Personal information
- Nationality: Polish
- Born: 11 March 1929 Kazimierówka [pl], Rokitno Szlacheckie, near Zawiercie, Poland
- Died: 15 February 2022 (aged 92) Wrocław, Poland
- Height: 1.74 m (5 ft 9 in)
- Weight: 71 kg (157 lb)

Sport
- Sport: Sport shooting
- Club: Śląsk Wrocław

Medal record
Representing Poland
Olympic Games
| Gold medal – first place | 1968 Mexico City | 25 m rapid fire pistol |
| Gold medal – first place | 1972 Munich | 25 m rapid fire pistol |
World Championships
| Silver medal – second place | 1966 Wiesbaden | 25 m rapid fire pistol |
| Bronze medal – third place | 1966 Wiesbaden | 50 m pistol team |
European Championships
| Gold medal – first place | 1965 Bucharest | 25 m centre-fire pistol |
| Silver medal – second place | 1962 Enschede | pistol team |
| Silver medal – second place | 1967 Paris | pistol team |
| Bronze medal – third place | 1971 Suhl | rapid fire pistol |
| Bronze medal – third place | 1972 Belgrade | standard pistol |
| Bronze medal – third place | 1973 Linz | pistol team |
| Bronze medal – third place | 1975 London | pistol team |

= Józef Zapędzki =

Polish sport shooter (1929–2022)

Józef Zapędzki (11 March 1929 – 15 February 2022) was a Polish sport shooter.

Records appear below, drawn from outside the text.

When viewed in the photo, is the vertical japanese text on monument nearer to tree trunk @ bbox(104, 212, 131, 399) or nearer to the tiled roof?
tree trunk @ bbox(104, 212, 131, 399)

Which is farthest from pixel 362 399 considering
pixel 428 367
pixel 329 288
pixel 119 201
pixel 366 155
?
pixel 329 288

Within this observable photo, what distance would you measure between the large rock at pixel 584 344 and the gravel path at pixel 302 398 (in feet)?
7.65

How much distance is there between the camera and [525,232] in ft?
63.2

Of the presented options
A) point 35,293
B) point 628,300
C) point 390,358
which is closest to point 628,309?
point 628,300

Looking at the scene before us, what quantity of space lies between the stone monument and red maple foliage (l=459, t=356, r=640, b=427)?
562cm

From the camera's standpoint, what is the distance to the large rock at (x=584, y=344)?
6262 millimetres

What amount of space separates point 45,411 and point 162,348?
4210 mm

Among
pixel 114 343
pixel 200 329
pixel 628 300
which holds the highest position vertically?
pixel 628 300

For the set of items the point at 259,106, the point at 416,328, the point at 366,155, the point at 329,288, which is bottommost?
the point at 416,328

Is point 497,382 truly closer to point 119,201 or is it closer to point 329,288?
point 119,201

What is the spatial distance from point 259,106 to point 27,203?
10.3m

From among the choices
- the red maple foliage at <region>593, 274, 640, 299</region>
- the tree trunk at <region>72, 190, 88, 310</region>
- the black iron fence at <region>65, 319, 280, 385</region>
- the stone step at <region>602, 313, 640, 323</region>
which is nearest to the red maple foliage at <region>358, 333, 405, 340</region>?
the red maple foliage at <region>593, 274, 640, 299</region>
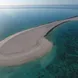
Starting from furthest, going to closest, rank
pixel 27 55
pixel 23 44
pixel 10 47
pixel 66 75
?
1. pixel 23 44
2. pixel 10 47
3. pixel 27 55
4. pixel 66 75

He competed at five consecutive Olympics from 1964 to 1980 in 25 m rapid fire pistol and won two gold medals, in 1968 and 1972. He is one of three shooters to have successfully defended the men's 25 m rapid fire pistol Olympic title. He is a 23-time Polish Champion. Throughout most of his sporting career, he represented the Śląsk Wrocław sports club. Zapędzki died in Wrocław on 15 February 2022, at the age of 92.